▶ _What you will do_: Copy out the wording of every record below word for word, and leave out the pictures.

▶ _Data for this exercise_:

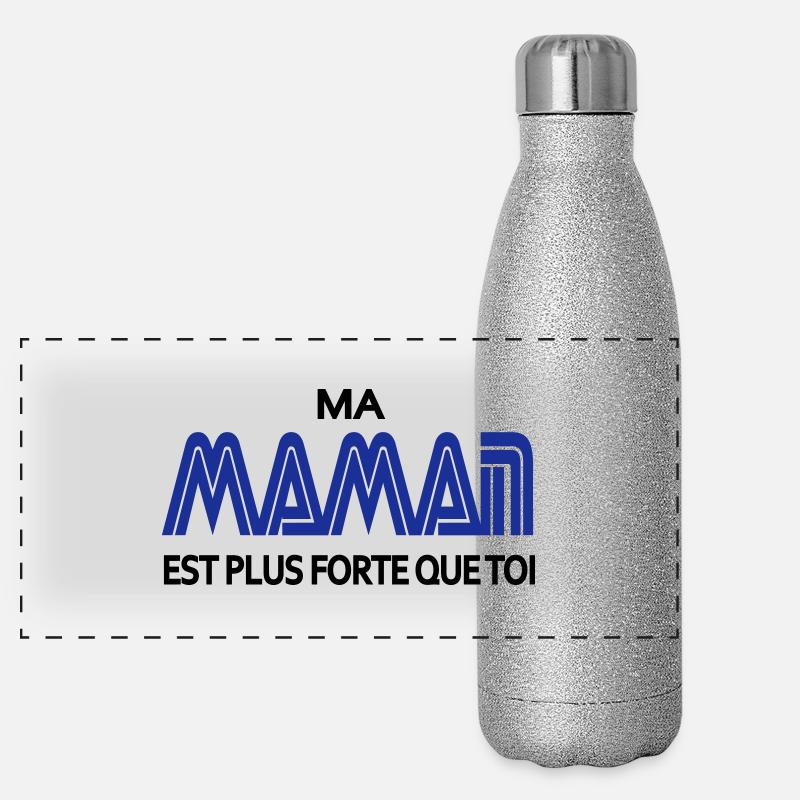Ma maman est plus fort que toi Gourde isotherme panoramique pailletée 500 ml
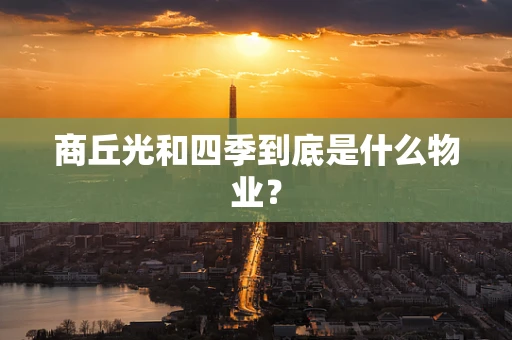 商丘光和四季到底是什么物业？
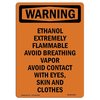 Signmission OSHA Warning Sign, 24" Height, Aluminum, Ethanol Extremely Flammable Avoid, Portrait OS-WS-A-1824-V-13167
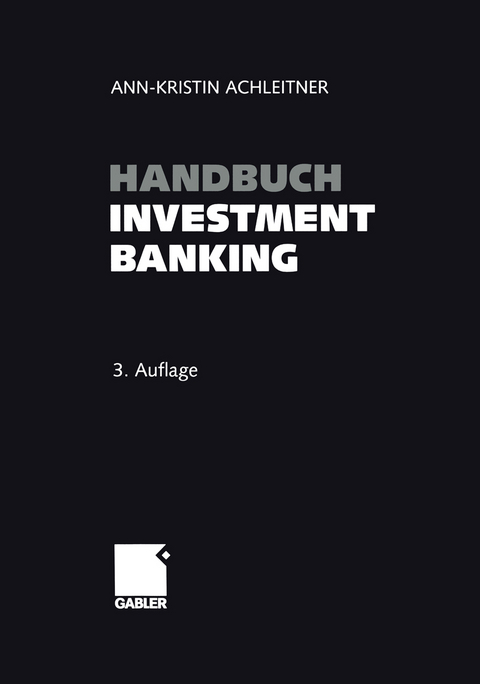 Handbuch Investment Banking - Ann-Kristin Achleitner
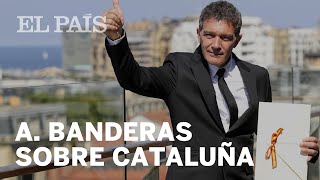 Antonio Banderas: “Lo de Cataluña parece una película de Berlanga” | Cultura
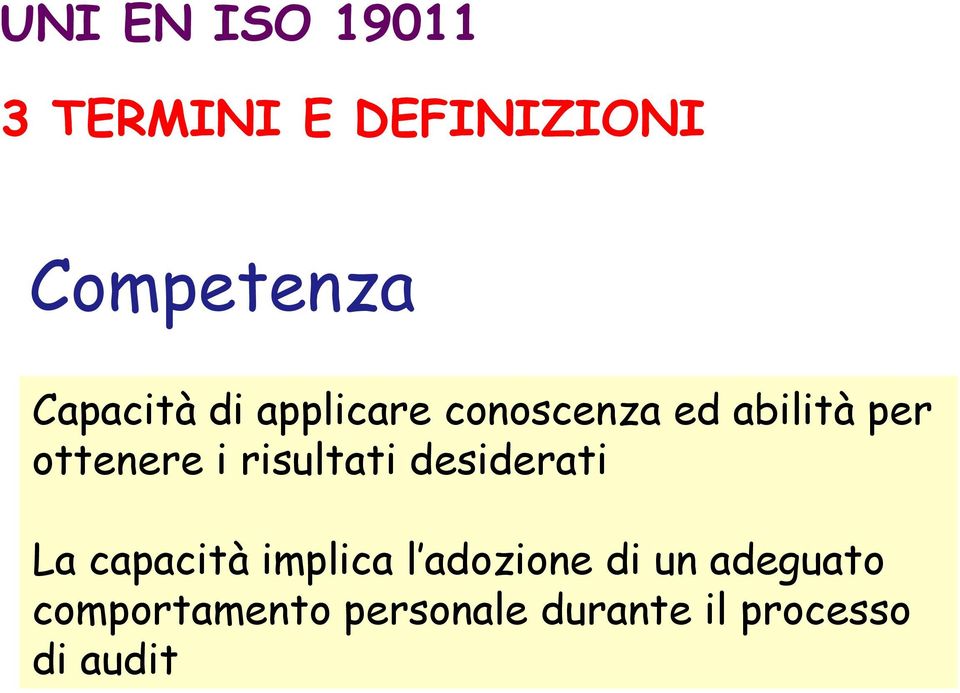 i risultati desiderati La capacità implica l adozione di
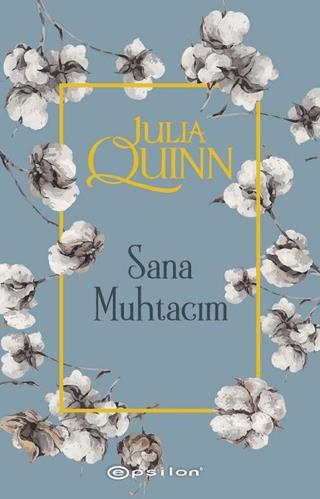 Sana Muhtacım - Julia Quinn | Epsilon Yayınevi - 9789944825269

▶ _Task answer_:
Ma maman est plus fort que toi Gourde isotherme panoramique pailletée 500 ml
 商丘光和四季到底是什么物业？
 Signmission OSHA Warning Sign, 24" Height, Aluminum, Ethanol Extremely Flammable Avoid, Portrait OS-WS-A-1824-V-13167
 Handbuch Investment Banking - Ann-Kristin Achleitner
 Antonio Banderas: “Lo de Cataluña parece una película de Berlanga” | Cultura
 i risultati desiderati La capacità implica l adozione di
 Sana Muhtacım - Julia Quinn | Epsilon Yayınevi - 9789944825269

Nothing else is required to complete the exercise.